_Selected excerpt_
-- begin --

Groups of women and children made purchases on credit in the grocery stores. They bought only the basics, such as potatoes, pastas, oil, rice, and chickpeas. Their debt was recorded, which they would pay back once they began working again. The unions had listing services where workers could sign up for potential jobs, but since the employers were not hiring, the unemployed went to workplaces and occupied them. At first the bourgeoisie responded by saying that they hadn’t asked for workers and tossed them out. But, undeterred, the unemployed sat at the establishments’ entrances and remained there for the entire week, doing their eight hours of sitting daily. On Saturday, payday, they lined up with the firm’s employes and, under their protection, insisted that the company pay them their “weekly sitting wage.” The bourgeoisie ended up compensating them for the week, while telling them not to come back. If the same ones didn’t come back, it was others.

In addition to these actions, a “union of unemployed workers” urged the proletariat to go to restaurants in groups and eat at noon. This practice was quite extensive and always produced positive results.

-- end --

_Exercise 1_
In the passage about unemployed workers, what did the unemployed insist the company pay them on Saturday?
_Exercise 2_
From the passage about unemployed workers, write out the part that opens with the words "In addition to" and closes with "produced positive results.", switching "restaurants" to "cafés".
_Exercise 3_
Pick up the passage about unemployed workers after its last sentence and carry it further.

_Raw data_
-- begin --

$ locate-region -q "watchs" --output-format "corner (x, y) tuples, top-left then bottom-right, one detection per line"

-- end --

_Final result 1_
They insisted on their "weekly sitting wage."

_Final result 2_
In addition to these actions, a “union of unemployed workers” urged the proletariat to go to cafés in groups and eat at noon. This practice was quite extensive and always produced positive results.

_Final result 3_
The point of these actions was to encourage the generalized mobilization of the working class. Linked by solidarity, they were ways to confront the bourgeoisie while building a revolutionary consciousness among the workers (and among youngsters too, which is one of the reasons why so many adolescents played such an important role in the 1936 revolution).

There was a significant conflict with the Streetcar and Bus Company at the time. The company had created the dispute by refusing to recognize union representatives and firing workers known for their activism. The Transport Workers’ Union took on the strike and, when the Streetcar Company refused to meet its demands, it had no choice but to use sabotage. Streetcars and busses were set alight in the late night hours after they had gone to lock- up. There were also acts of sabotage in the central telephone offices, which the telephone workers union had been using defensively since their strike in June 1931.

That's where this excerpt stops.